- Work item
Only one span of the listing below should come back. It runs from the line with "Used 2016 Honda Jazz S MT for sale in Mumbai" through the line with "Yerry Mina Fiorentina shirt", and each of its lines must be reproduced exactly.

- Information given
•••
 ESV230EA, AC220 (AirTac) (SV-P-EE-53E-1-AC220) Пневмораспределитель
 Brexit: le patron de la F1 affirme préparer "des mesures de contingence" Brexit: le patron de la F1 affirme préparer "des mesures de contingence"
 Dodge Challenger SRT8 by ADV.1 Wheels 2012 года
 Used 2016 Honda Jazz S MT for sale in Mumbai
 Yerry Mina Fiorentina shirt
•••
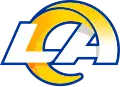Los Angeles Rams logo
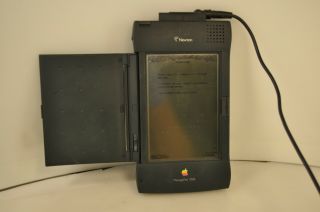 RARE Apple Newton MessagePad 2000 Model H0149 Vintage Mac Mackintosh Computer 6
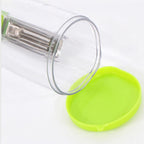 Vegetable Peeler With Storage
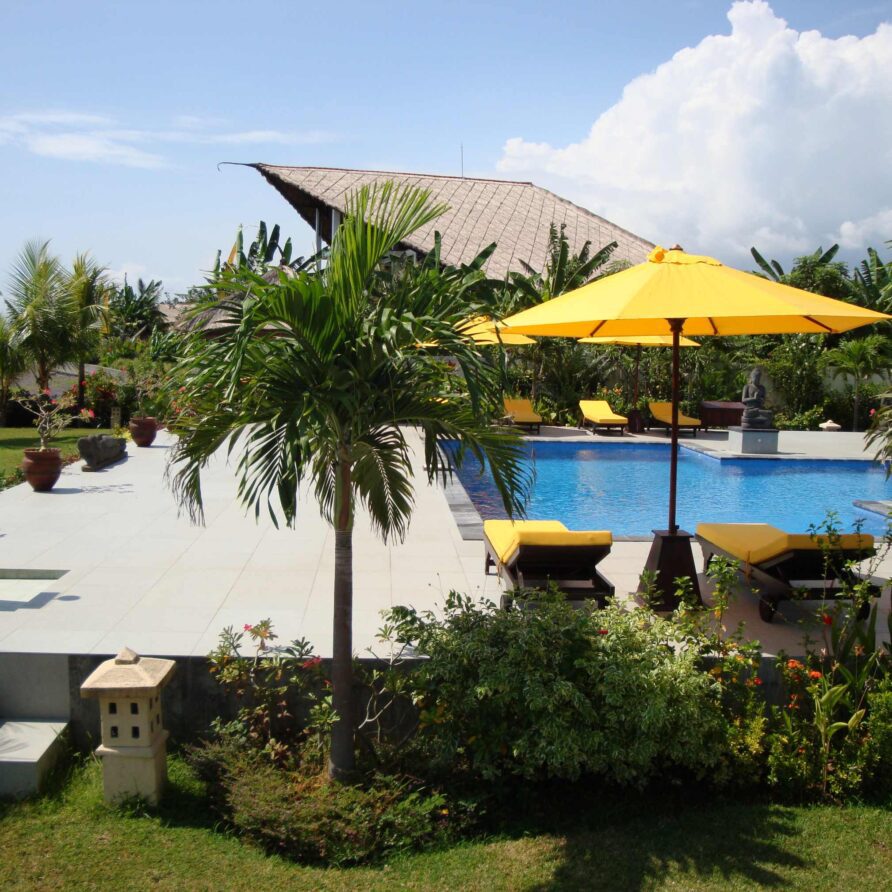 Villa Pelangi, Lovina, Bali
•••
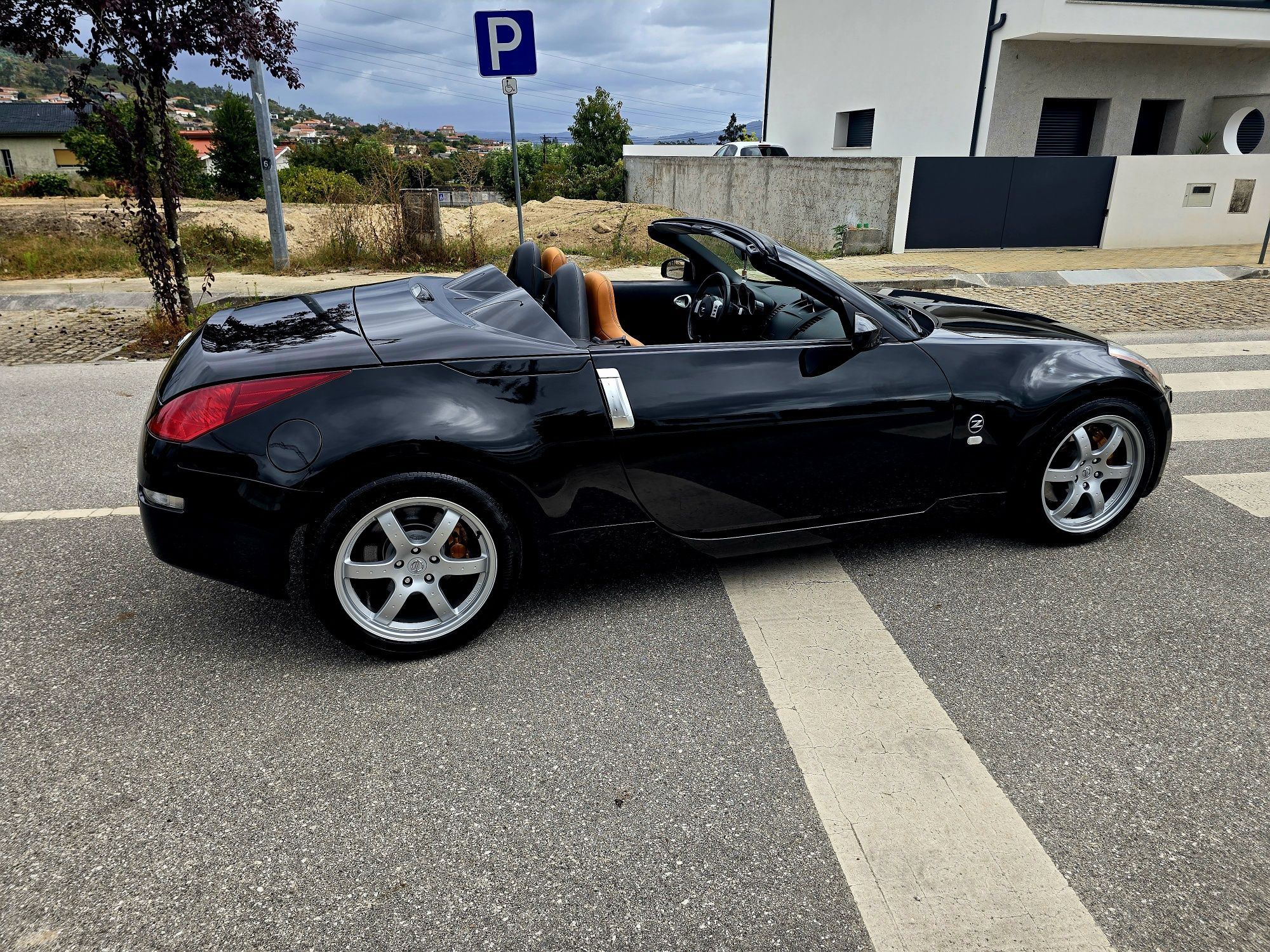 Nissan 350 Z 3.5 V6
•••
- Response box
 Used 2016 Honda Jazz S MT for sale in Mumbai
 Yerry Mina Fiorentina shirt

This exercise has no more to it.